_Texto de origem_:
A década de 80 prosseguiu sem grandes turbulências, exceto pela febre de modernização das frotas. Velhos modelos de aviões ultrapassados deram lugar aos wide-bodies modernos. Os europeus entraram na briga e um novo fabricante apresentou a sua família alada: a Airbus. Os tradicionais fabricantes americanos agora tinham um concorrente poderoso e a disputa pelas companhias aéreas apenas se iniciava. A corrida dos fabricantes de certa forma se refletiu no interior da cabina de passageiros. As poltronas de avião começaram a apresentar sinais de “customização”, palavra derivada da atenção voltada para o cliente na hora de projetar um produto. Os antigos modelos de poltronas onde aos clientes (empresas aéreas) somente era permitido trocar a cor do material decorativo deram lugar a novos produtos onde já se percebia a mão do designer buscando soluções para problemas ergonômicos. Timidamente surgiram almofadas ajustáveis para apoiar a cabeça, enchimentos reguláveis na região lombar e descansa-pernas motorizados. Poltronas com comandos elétricos passaram a ser um item obrigatório na 1ª classe das grandes companhias em função da disputa pelo segmento que continuou a se retrair.

A forte concorrência entre as empresas e a baixa demanda nos mercados em recessão jogou o preço das tarifas aéreas para baixo. As empresas procuraram manter o nível de faturamento aumentando drasticamente a oferta de lugares nos aviões, criando a apertada classe econômica que sobrevive até os dias de hoje. Distâncias mínimas entre as poltronas, quase nenhuma reclinação nos encostos e um serviço de bordo bem racionalizado.


Os tempos atuais e o milagre da multiplicação de assentos
A prioridade para definir o espaço entre as poltronas da classe econômica é puramente comercial. Nessa classe a mão do designer não tem muita influência para determinar a distância do conforto, uma vez que os argumentos dos gerentes da rentabilidade são muito mais poderosos. Observa-se uma diminuição do espaço ao longo do tempo, desde o surgimento do avião como um meio de transporte comercial regular. É verdade que as poltronas tiveram um grande avanço em termos de tecnologia e ergonomia apesar do espaço entre elas ter diminuído. Na década de 70 as poltronas de classe econômica eram mais robustas e macias, apesar dos poucos recursos de "ajustabilidade".

_Tarefa 1_: Liste os recursos ergonômicos que, segundo o texto sobre poltronas de avião, surgiram timidamente nas poltronas durante a década de 80.
_Tarefa 2_: Reescreva em forma de lista o parágrafo do texto sobre poltronas de avião que começa com "A forte concorrência entre as empresas", mantendo os fatos principais.
_Tarefa 3_: Dê continuidade ao texto sobre poltronas de avião, começando logo após a última frase apresentada.
As linhas abaixo provêm de outra fonte.

_Dados fornecidos_:
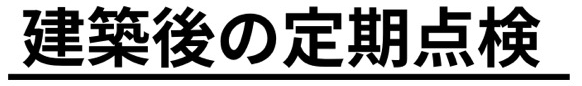 建築後の定期点検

_Resposta 1_:
- Almofadas ajustáveis para apoiar a cabeça
- Enchimentos reguláveis na região lombar
- Descansa-pernas motorizados

_Resposta 2_:
- A forte concorrência entre as empresas e a baixa demanda em mercados em recessão derrubaram o preço das tarifas aéreas.
- Para manter o faturamento, as empresas aumentaram drasticamente a oferta de lugares nos aviões.
- Assim nasceu a apertada classe econômica, que sobrevive até hoje.
- Ela se caracteriza por distâncias mínimas entre as poltronas, quase nenhuma reclinação nos encostos e serviço de bordo bem racionalizado.

_Resposta 3_:
Com a necessidade de se promover o milagre da proliferação de assentos no mesmo espaço, uma exigência comercial para manter os mesmos níveis de rentabilidade com tarifas cada vez menores (competitividade), surgiram as chamadas poltronas "hi-density", muito mais leves e menores que as antigas poltronas "long haul". Na última década do milênio os fabricantes de poltronas se esmeraram na busca por soluções ergonômicas que ajudassem a diminuir a sensação de desconforto provocada pelos "pitches" reduzidos que a guerra de tarifas forçava as grandes companhias a adotarem. Podemos verificar alguns recursos que somente eram previstos em assentos das classes superiores. Apoio ajustável para a cabeça, descanso para os pés e almofada inflável na região lombar são alguns desses “novos” recursos que as poltronas de classe econômica apresentam como alternativa para compensar o menor espaço”.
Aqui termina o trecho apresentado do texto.